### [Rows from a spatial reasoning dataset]
────────────────────────────────────────
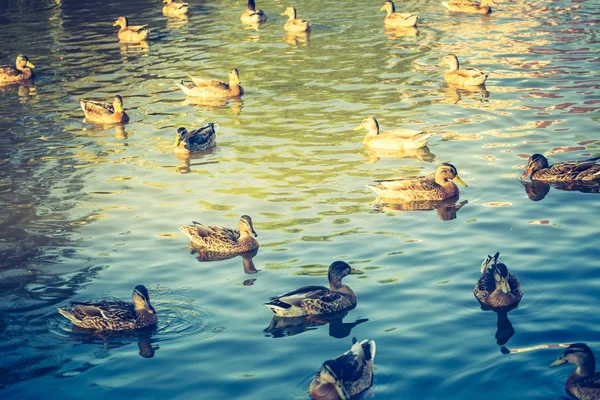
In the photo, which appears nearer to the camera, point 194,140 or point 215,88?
point 194,140

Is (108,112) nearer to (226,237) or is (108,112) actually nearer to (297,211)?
(297,211)

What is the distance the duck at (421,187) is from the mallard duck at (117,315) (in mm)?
7003

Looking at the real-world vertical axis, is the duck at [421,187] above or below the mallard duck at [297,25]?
below

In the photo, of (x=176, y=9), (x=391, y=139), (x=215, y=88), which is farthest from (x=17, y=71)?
(x=391, y=139)

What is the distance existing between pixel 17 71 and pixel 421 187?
18.2 m

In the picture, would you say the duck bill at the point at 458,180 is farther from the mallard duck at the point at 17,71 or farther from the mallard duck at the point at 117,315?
the mallard duck at the point at 17,71

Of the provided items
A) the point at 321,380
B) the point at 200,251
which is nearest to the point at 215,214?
the point at 200,251

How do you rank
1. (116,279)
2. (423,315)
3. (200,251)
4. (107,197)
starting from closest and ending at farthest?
(423,315), (116,279), (200,251), (107,197)

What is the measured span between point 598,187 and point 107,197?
11.0 metres

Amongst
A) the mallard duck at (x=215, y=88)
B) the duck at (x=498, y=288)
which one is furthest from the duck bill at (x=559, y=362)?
the mallard duck at (x=215, y=88)

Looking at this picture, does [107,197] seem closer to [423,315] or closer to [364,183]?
────────────────────────────────────────
### [EXERCISE]
Reproduce every entry above word for word, leaving out the pictures.

### [OUTPUT FOR THIS TASK]
In the photo, which appears nearer to the camera, point 194,140 or point 215,88?
point 194,140

Is (108,112) nearer to (226,237) or is (108,112) actually nearer to (297,211)?
(297,211)

What is the distance the duck at (421,187) is from the mallard duck at (117,315) (in mm)?
7003

Looking at the real-world vertical axis, is the duck at [421,187] above or below the mallard duck at [297,25]?
below

In the photo, of (x=176, y=9), (x=391, y=139), (x=215, y=88), which is farthest from (x=17, y=71)?
(x=391, y=139)

What is the distance existing between pixel 17 71 and pixel 421 187?
18.2 m

In the picture, would you say the duck bill at the point at 458,180 is farther from the mallard duck at the point at 17,71 or farther from the mallard duck at the point at 117,315?
the mallard duck at the point at 17,71

Of the provided items
A) the point at 321,380
B) the point at 200,251
which is nearest to the point at 215,214?
the point at 200,251

How do you rank
1. (116,279)
2. (423,315)
3. (200,251)
4. (107,197)
starting from closest and ending at farthest?
(423,315), (116,279), (200,251), (107,197)

What is the measured span between point 598,187 and point 107,197?
11.0 metres

Amongst
A) the mallard duck at (x=215, y=88)
B) the duck at (x=498, y=288)
which one is furthest from the duck bill at (x=559, y=362)?
the mallard duck at (x=215, y=88)

Looking at this picture, does [107,197] seem closer to [423,315] or closer to [364,183]?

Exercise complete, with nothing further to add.